[Problems to work on]
1: Answer these from the allocate_node() patch thread, marking each answer (a), (b), (c):
(a) Which section does the patch say is unavailable for any module?
(b) What three changes did the maintainer make to the patch before applying it?
(c) Which tree is the v3 commit based on?
2: Extend the allocate_node() patch thread, starting right after its final line.

____ Document extract

On Fri, 4 Jun 2021 19:58:20 +0300, Jarmo Tiitto wrote:
> When clang instrumentation eventually calls allocate_node()
> the struct llvm_prf_data *p argument tells us from what section
> we should reserve the vnode: It either points into vmlinux's
> core __llvm_prf_data section or some loaded module's
> __llvm_prf_data section.
>
> But since we don't have access to corresponding
> __llvm_prf_vnds section(s) for any module, the function
> should return just NULL and ignore any profiling attempts
> from modules for now.

Thanks for working on this! I tweaked the commit title, reflowed the
commit log to 80 columns, and adjusted asm-generic to asm.

Applied to for-next/clang/features, thanks!

[1/1] pgo: Limit allocate_node() to vmlinux sections
https://git.kernel.org/kees/c/46773f32ddf1

--
Kees Cook

2021-06-04 18:09:18

by Kees Cook

[permalink] [raw]
Subject: Re: [PATCH v3 1/1] pgo: Fix allocate_node() v2

On Fri, Jun 04, 2021 at 07:58:20PM +0300, Jarmo Tiitto wrote:
> When clang instrumentation eventually calls allocate_node()
> the struct llvm_prf_data *p argument tells us from what section
> we should reserve the vnode: It either points into vmlinux's
> core __llvm_prf_data section or some loaded module's
> __llvm_prf_data section.
>
> But since we don't have access to corresponding
> __llvm_prf_vnds section(s) for any module, the function
> should return just NULL and ignore any profiling attempts
> from modules for now.
>
> Signed-off-by: Jarmo Tiitto <[email protected]>
> ---
> Based on Kees and others feedback here is v3 patch
> that clarifies why the current checks in allocate_node()
> are flawed. I did fair amount of KGDB time on it.
>
> The commit is based on kees/for-next/clang/features tree,
> hopefully this is ok. Should I have based it on linux-next
> instead?

________
____ Information provided

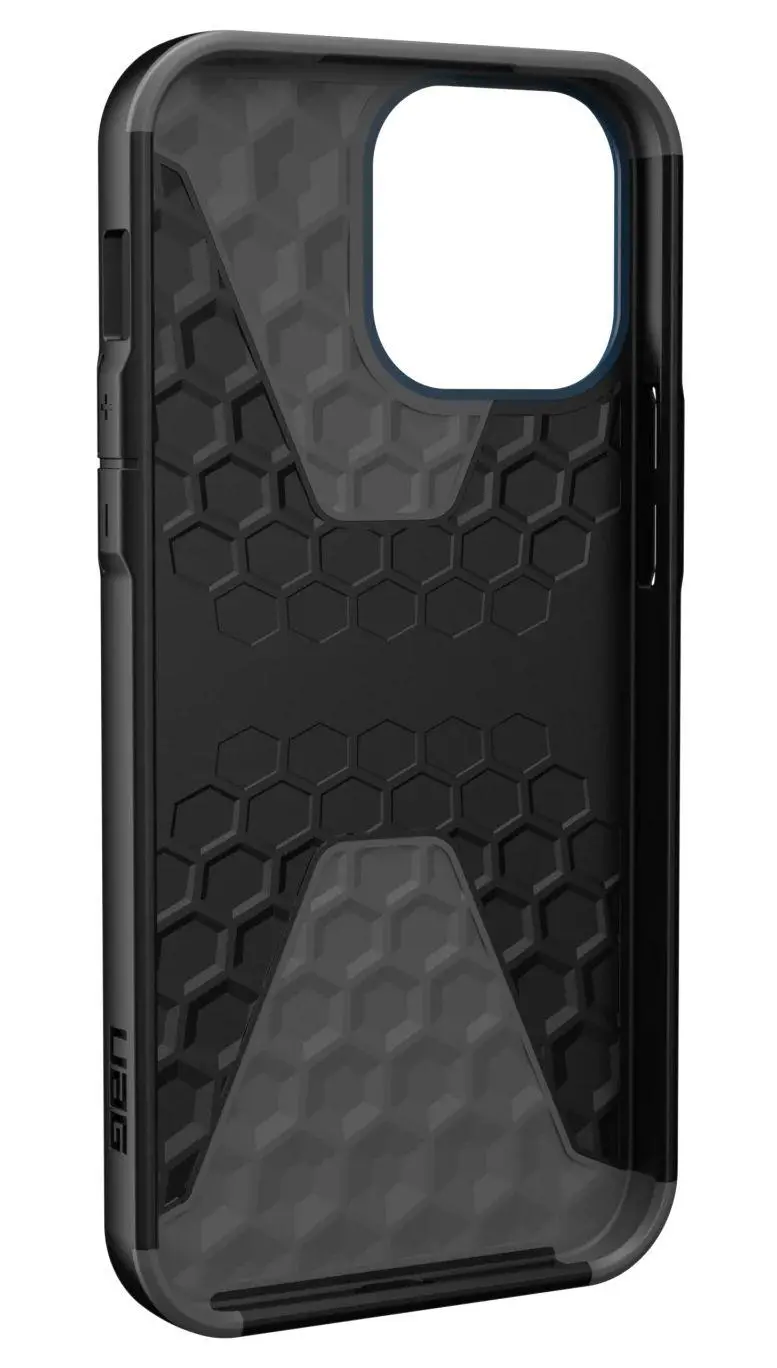 Etui UAG Civilian Case do iPhone 13 Pro Max mallard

________

[Answers by task]
1:
(a) The __llvm_prf_vnds section.
(b) The commit title was tweaked, the commit log was reflowed to 80 columns, and asm-generic was changed to asm.
(c) It is based on the kees/for-next/clang/features tree.

2:
>
> I grep -R'd where the memory_contains() can be found and it is only
> found in #include <asm-generic/sections.h>

That's true, but the way to use "asm-generic" is to include the
top-level "asm" file, so that architectures can override things as
needed.

> I cross my fingers and await if this is my first accepted patch. :-)

I tweaked it a bit and applied it (see the separate email).

Thank you!

-Kees

--
Kees Cook

2021-06-05 17:16:50

by Jarmo Tiitto

[permalink] [raw]
Subject: Re: [PATCH v3 1/1] pgo: Fix allocate_node() v2

> Kees Cook wrote perjantaina 4. kesäkuuta 2021 21.06.37 EEST:
> >
> > I grep -R'd where the memory_contains() can be found and it is only
> > found in #include <asm-generic/sections.h>
>
> That's true, but the way to use "asm-generic" is to include the
> top-level "asm" file, so that architectures can override things as
> needed.
>
Thanks, I didn't know that.

> > I cross my fingers and await if this is my first accepted patch. :-)
>
> I tweaked it a bit and applied it (see the separate email).
>
> Thank you!
>
> -Kees
>
> --
> Kees Cook
>

Whoa!
Thanks, I'm glad it worked out. :-)

Btw. I have almost forgotten that I once wrote code
(that I didn't send) for the GCC gcov subsystem that also enabled
-fprofile-generate/use for the kernel.
However the Clang PGO looks much more approachable and
easier to hack on since the profile data format is simpler.

So starting to work on this felt just natural to me. :-)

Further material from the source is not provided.